As far as comparing the cordless models, you would need to do it side-by-side to be fair I only got to try the STIHL 36V briefly at a demonstration. It runs 1/4" pitch chain, as I believe that the Bosch 36V and the Husqvarnas also do < http://www.arboristsite.com/chainsaw/183354.htm > The Oregon runs 3/8 LP chain. That still does not tell you anything about torque, balance, run time, features, user preference, etc. If you are a Husky dealer, it makes sense for you to market those.

I have used the Oregon many times now, and feel very comfortable with it as a 'grab-and-go' saw for cutting tasks up to 6" diameter wood, even though I also own several other gas and electric saws. Oregon likes to promote the PowerSharp feature as well, which also helps to make it a low maintenance tool, especially for a homeowner or occasional user. I was skeptical of the PowerSharp chain at first, but also use it now on a corded electric saw around the yard, in the city.

I hope that this helps provide some insight on marketing these newer battery powered saws, whatever brand. Also keep in mind the slow momentum that battery operated drills had to become accepted, starting out with the 7.2 Volt models!

Philbert


----------



## zogger (Feb 18, 2012)

spike60 said:


> Zogger: I just found and read through this entire thread. It's not a thread as much as it's a semester in evaluating this saw. The Oregon reps were in with this saw this week, and you have answered more questions than I would have thought to ask. THANK YOU! And extra thanks also to Philbert! Adding some marketing thought to your observations I'm drawing a few conclusions. Tell me what you think.
> 
> First question with something new is "Who's going to buy it?" One type person who should really own this saw is the occasional user type. The guy who only uses his saw once in a while, and can never get it started; usually due to old gas. But I really think for most of them, the price is going to get in the way. You correctly point out that the amount they spend bringing the cheap gas saws back to the shop to get them running again can quickly add up to the price of this cordless. But most of these folks will balk at the price and pay to have the cheap gas saw fixed or by another one while promising themselves that "This time I'm going to take care of it." Of course, that promise is rarely kept. LOL.
> 
> ...



You are welcome, it has been fun and informative for me as well.
Target market..NO HASSLES and it JUST WORKS.. It's the #1 selling point. On/off, just cuts. No trying to learn to hand sharpen or have to stop in mid job and trudge to the shop for a grind. Expensive to buy, but cheap to operate, pennies in electric per "tank". I've just done a lot of cords of oak in my front yard and it is running me just a little under a gallon of mix per cord when using the gassers. That's close to six bucks. I can cut 1/4 cord per battery if I hit the sweet spot. Well under a buck a cord in juice bill. Bar oil is a little over three batteries per small tank full.
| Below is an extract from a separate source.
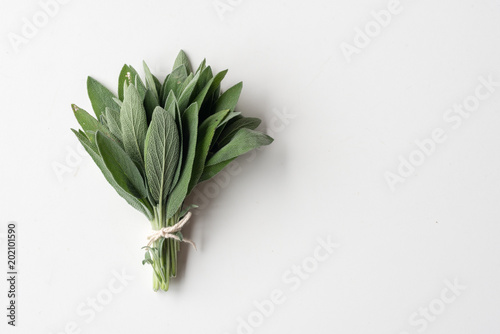 Close up of small bunch of sage tied with string on white background with copy space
This is the only saw I have that my GF can start and operate. And no worries on letting it sit on the shelf for six months to a year, it'll still start and run.

Quiet, you can run it in packed suburbia at 6 am sunday morning and not bother anyone. No arcane tuning skills needed, no fuel line and filter replacement, no air cleaner replacement, no trying to find no-ethanol stations, no yanking with no start..all that jazz. Like they say, no hassles. 

I also like it when trimming out a tree because I can set it down and it is OFF, no sitting their idling or stopping it then restarting it. I cut, move brush, go to cut again.

At six inches you can still get a lot of cuts. I have always just milked out trees, so this is normal for me to start at 1-2 inches on a tree and work my way back to the stump/butt end. It fits in the saw and cutting rotation then. I go now, hatchet, battery saw, mid size saw a 30,40 or 50 cc (whatever I just got running to try out, this is a variable with my cutting), then my larger saw, a 74cc depending on the work if I need that one.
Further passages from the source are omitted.